▶ [TASK STATEMENT] Copy out word for word the rows from the line containing "Of the group" through the end of the rows, inclusive of both ends, leaving out the pictures.

▶ [PROVIDED INFORMATION]
* Start *

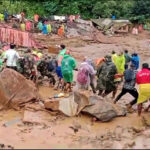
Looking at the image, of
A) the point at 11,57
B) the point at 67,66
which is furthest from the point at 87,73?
the point at 11,57

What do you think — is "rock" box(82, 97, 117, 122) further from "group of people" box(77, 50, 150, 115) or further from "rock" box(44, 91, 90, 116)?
"group of people" box(77, 50, 150, 115)

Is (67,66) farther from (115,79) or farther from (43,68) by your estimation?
(115,79)

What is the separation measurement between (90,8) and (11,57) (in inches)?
1059

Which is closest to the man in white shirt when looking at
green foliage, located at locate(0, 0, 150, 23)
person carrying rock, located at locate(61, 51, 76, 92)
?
person carrying rock, located at locate(61, 51, 76, 92)

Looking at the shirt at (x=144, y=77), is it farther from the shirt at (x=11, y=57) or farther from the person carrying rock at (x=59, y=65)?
the shirt at (x=11, y=57)

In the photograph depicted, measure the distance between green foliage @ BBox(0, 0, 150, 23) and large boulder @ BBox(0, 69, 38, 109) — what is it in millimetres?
24973

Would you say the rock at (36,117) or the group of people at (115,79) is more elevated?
the group of people at (115,79)

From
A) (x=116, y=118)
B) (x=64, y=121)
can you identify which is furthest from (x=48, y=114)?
(x=116, y=118)

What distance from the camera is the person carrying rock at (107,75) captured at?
10789 mm

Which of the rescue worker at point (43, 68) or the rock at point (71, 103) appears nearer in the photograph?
the rock at point (71, 103)

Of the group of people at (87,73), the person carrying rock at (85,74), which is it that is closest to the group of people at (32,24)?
the group of people at (87,73)

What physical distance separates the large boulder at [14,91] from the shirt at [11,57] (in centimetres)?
119

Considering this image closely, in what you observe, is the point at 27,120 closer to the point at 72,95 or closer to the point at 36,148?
the point at 72,95

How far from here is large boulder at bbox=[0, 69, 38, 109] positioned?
424 inches
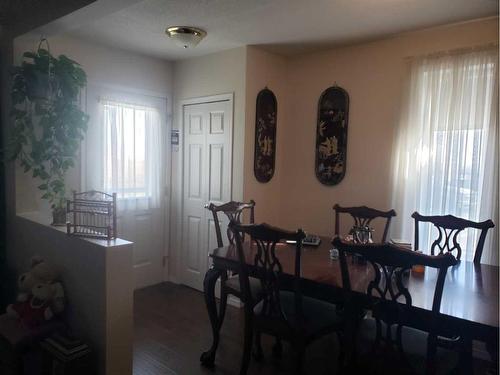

* End *

▶ [EXPECTED OUTPUT]
Of the group of people at (87,73), the person carrying rock at (85,74), which is it that is closest to the group of people at (32,24)?
the group of people at (87,73)

What physical distance separates the large boulder at [14,91] from the shirt at [11,57] (in centimetres)?
119

Considering this image closely, in what you observe, is the point at 27,120 closer to the point at 72,95 or closer to the point at 36,148?
the point at 72,95

How far from here is large boulder at bbox=[0, 69, 38, 109] positioned?
424 inches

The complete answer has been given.